━━━ Task input

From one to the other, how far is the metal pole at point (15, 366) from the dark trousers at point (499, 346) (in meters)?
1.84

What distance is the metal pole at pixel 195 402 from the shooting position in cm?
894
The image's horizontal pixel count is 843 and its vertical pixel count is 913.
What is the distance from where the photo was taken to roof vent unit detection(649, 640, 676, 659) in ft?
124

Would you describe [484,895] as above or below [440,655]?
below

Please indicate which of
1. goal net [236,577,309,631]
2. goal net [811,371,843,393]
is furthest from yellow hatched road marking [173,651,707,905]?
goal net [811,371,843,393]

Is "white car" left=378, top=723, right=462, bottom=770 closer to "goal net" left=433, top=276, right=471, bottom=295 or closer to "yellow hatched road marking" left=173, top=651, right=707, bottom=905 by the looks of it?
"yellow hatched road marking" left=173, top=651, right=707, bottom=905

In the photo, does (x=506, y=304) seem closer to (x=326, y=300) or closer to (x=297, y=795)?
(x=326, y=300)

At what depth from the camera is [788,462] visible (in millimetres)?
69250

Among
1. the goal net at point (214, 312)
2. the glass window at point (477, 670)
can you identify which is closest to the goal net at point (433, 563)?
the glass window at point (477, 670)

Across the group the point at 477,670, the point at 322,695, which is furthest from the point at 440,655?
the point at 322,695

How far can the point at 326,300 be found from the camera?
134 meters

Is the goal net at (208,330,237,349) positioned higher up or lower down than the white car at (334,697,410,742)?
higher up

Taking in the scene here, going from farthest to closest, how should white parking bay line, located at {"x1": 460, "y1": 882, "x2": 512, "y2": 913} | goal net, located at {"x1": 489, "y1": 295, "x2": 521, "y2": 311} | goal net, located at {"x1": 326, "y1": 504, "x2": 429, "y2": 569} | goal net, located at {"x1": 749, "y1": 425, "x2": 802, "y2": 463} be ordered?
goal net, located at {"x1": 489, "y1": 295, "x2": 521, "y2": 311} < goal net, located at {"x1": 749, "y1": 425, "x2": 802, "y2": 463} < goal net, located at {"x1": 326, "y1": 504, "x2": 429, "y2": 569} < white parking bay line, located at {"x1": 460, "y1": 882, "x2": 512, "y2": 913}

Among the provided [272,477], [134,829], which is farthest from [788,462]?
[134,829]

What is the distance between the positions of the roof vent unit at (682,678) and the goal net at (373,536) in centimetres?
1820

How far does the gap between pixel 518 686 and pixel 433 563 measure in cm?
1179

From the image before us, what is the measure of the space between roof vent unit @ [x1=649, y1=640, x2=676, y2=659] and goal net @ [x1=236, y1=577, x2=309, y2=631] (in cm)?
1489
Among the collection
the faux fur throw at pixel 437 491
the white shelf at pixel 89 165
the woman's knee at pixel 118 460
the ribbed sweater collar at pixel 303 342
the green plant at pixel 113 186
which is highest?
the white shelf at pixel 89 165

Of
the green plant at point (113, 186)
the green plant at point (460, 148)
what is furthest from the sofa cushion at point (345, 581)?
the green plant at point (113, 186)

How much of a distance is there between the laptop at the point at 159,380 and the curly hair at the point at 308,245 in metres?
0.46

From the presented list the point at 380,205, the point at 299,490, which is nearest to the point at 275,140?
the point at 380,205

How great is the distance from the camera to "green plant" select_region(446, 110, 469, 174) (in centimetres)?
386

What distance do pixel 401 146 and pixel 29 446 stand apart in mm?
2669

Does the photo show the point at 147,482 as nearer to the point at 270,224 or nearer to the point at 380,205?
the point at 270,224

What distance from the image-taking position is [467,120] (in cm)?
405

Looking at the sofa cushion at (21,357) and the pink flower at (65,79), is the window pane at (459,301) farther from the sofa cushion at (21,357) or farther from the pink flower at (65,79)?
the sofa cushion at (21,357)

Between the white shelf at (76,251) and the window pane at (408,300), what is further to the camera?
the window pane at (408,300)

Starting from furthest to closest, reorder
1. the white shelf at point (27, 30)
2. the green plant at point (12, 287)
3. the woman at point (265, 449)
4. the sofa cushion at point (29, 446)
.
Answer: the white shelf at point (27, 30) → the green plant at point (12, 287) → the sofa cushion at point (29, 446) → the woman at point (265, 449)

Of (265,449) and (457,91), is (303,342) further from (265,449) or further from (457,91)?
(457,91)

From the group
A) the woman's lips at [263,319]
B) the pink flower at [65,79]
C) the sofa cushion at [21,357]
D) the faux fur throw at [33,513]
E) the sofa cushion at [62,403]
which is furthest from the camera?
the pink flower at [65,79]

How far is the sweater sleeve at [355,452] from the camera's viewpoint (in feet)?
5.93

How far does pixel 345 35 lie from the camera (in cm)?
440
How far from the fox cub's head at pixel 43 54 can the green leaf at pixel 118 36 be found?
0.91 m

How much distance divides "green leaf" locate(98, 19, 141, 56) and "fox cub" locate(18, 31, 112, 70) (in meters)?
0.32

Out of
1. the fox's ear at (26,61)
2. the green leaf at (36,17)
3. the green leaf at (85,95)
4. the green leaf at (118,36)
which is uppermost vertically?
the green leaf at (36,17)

━━━━━━

- **Exercise prompt**: Type out the whole listing above again, exactly as it stands.

- **Result of the task**:
From one to the other, how far is the metal pole at point (15, 366) from the dark trousers at point (499, 346) (in meters)?
1.84

What distance is the metal pole at pixel 195 402 from the shooting position in cm?
894
The image's horizontal pixel count is 843 and its vertical pixel count is 913.
What is the distance from where the photo was taken to roof vent unit detection(649, 640, 676, 659) in ft?
124

Would you describe [484,895] as above or below [440,655]?
below

Please indicate which of
1. goal net [236,577,309,631]
2. goal net [811,371,843,393]
is furthest from yellow hatched road marking [173,651,707,905]?
goal net [811,371,843,393]

Is "white car" left=378, top=723, right=462, bottom=770 closer to "goal net" left=433, top=276, right=471, bottom=295 or closer to "yellow hatched road marking" left=173, top=651, right=707, bottom=905 by the looks of it?
"yellow hatched road marking" left=173, top=651, right=707, bottom=905

In the photo, does (x=506, y=304) seem closer to (x=326, y=300) or closer to (x=297, y=795)?
(x=326, y=300)

At what depth from the camera is [788,462] visible (in millimetres)?
69250

Among
1. the goal net at point (214, 312)
2. the glass window at point (477, 670)
can you identify which is closest to the goal net at point (433, 563)?
the glass window at point (477, 670)

Across the group the point at 477,670, the point at 322,695, which is furthest from the point at 440,655?
the point at 322,695

How far can the point at 326,300 be found from the camera?
134 meters

Is the goal net at (208,330,237,349) positioned higher up or lower down than the white car at (334,697,410,742)?
higher up

Taking in the scene here, going from farthest to closest, how should white parking bay line, located at {"x1": 460, "y1": 882, "x2": 512, "y2": 913} | goal net, located at {"x1": 489, "y1": 295, "x2": 521, "y2": 311} | goal net, located at {"x1": 326, "y1": 504, "x2": 429, "y2": 569} | goal net, located at {"x1": 749, "y1": 425, "x2": 802, "y2": 463} be ordered?
goal net, located at {"x1": 489, "y1": 295, "x2": 521, "y2": 311} < goal net, located at {"x1": 749, "y1": 425, "x2": 802, "y2": 463} < goal net, located at {"x1": 326, "y1": 504, "x2": 429, "y2": 569} < white parking bay line, located at {"x1": 460, "y1": 882, "x2": 512, "y2": 913}

Among the provided [272,477], [134,829], which is farthest from [788,462]?
[134,829]

What is the distance between the positions of the roof vent unit at (682,678) and the goal net at (373,536) in centimetres?
1820

How far does the gap between pixel 518 686 and pixel 433 563 measure in cm?
1179

From the image before us, what is the measure of the space between roof vent unit @ [x1=649, y1=640, x2=676, y2=659] and goal net @ [x1=236, y1=577, x2=309, y2=631] (in cm)?
1489
Among the collection
the faux fur throw at pixel 437 491
the white shelf at pixel 89 165
the woman's knee at pixel 118 460
the ribbed sweater collar at pixel 303 342
the green plant at pixel 113 186
which is highest?
the white shelf at pixel 89 165

Of
the green plant at point (113, 186)
the green plant at point (460, 148)
what is furthest from the sofa cushion at point (345, 581)?
the green plant at point (113, 186)

How much of a distance is there between the laptop at the point at 159,380 and the curly hair at the point at 308,245 in metres?
0.46

From the presented list the point at 380,205, the point at 299,490, which is nearest to the point at 275,140?
the point at 380,205

How great is the distance from the camera to "green plant" select_region(446, 110, 469, 174) (in centimetres)?
386

What distance do pixel 401 146 and pixel 29 446 stand apart in mm?
2669

Does the photo show the point at 147,482 as nearer to the point at 270,224 or nearer to the point at 380,205?
the point at 270,224

What distance from the image-taking position is [467,120] (in cm)?
405

Looking at the sofa cushion at (21,357) and the pink flower at (65,79), is the window pane at (459,301) farther from the sofa cushion at (21,357) or farther from the pink flower at (65,79)?
the sofa cushion at (21,357)

Between the white shelf at (76,251) and the window pane at (408,300), what is further to the camera?
the window pane at (408,300)

Starting from furthest to closest, reorder
1. the white shelf at point (27, 30)
2. the green plant at point (12, 287)
3. the woman at point (265, 449)
4. the sofa cushion at point (29, 446)
.
Answer: the white shelf at point (27, 30) → the green plant at point (12, 287) → the sofa cushion at point (29, 446) → the woman at point (265, 449)

Of (265,449) and (457,91), is (303,342) further from (265,449) or further from (457,91)?
(457,91)

From the group
A) the woman's lips at [263,319]
B) the pink flower at [65,79]
C) the sofa cushion at [21,357]
D) the faux fur throw at [33,513]
E) the sofa cushion at [62,403]
which is furthest from the camera?
the pink flower at [65,79]

How far is the sweater sleeve at [355,452] from the camera's viewpoint (in feet)?
5.93

How far does pixel 345 35 lie from the camera (in cm)?
440
How far from the fox cub's head at pixel 43 54 can the green leaf at pixel 118 36 be found?
0.91 m

How much distance divides "green leaf" locate(98, 19, 141, 56) and "fox cub" locate(18, 31, 112, 70) (in meters)?
0.32

Out of
1. the fox's ear at (26,61)
2. the green leaf at (36,17)
3. the green leaf at (85,95)
4. the green leaf at (118,36)
which is uppermost vertically?
the green leaf at (36,17)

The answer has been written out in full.